| Work request |
Where does the word "https" occur in the material? Copy each line that has it.

━━ The records ━━

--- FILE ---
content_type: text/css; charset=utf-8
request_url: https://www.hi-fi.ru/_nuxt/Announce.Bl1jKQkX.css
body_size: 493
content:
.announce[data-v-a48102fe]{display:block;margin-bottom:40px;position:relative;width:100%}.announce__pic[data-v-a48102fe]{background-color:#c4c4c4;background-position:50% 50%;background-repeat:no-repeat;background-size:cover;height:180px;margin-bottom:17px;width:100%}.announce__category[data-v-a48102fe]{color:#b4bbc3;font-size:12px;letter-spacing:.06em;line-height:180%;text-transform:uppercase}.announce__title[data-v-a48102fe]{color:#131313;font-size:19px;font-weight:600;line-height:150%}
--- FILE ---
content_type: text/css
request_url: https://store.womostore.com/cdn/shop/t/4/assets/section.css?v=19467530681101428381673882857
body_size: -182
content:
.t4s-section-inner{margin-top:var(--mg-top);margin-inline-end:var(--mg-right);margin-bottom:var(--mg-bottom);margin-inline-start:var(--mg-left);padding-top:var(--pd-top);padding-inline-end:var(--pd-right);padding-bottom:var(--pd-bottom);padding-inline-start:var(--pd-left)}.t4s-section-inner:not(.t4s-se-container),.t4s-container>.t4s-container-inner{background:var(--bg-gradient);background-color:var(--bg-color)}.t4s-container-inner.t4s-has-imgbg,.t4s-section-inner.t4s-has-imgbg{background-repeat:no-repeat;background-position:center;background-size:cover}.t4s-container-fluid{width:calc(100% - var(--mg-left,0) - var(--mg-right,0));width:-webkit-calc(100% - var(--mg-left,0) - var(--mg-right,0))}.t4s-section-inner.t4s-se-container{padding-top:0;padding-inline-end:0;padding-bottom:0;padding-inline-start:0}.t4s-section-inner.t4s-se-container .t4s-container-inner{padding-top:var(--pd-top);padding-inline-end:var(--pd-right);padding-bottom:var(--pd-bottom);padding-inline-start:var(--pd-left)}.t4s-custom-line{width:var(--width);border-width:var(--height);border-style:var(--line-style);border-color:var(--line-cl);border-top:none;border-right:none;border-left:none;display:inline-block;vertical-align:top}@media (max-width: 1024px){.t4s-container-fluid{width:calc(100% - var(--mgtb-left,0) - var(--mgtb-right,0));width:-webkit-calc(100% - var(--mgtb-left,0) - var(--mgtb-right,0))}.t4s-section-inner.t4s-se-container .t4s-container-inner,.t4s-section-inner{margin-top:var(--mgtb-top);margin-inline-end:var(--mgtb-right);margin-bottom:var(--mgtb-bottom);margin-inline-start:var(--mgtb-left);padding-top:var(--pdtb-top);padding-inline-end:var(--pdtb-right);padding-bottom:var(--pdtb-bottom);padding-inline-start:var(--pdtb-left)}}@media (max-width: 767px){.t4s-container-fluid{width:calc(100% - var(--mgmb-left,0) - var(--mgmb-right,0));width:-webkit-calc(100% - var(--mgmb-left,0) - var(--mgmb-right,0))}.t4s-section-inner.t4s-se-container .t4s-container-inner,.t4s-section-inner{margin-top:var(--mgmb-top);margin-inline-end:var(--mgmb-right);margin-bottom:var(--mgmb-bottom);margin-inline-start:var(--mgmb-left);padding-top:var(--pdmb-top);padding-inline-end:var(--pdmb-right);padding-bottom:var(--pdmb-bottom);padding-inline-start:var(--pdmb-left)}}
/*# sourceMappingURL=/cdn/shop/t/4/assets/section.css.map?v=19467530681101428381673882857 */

━━━

| Result of this task |
request_url: https://www.hi-fi.ru/_nuxt/Announce.Bl1jKQkX.css
request_url: https://store.womostore.com/cdn/shop/t/4/assets/section.css?v=19467530681101428381673882857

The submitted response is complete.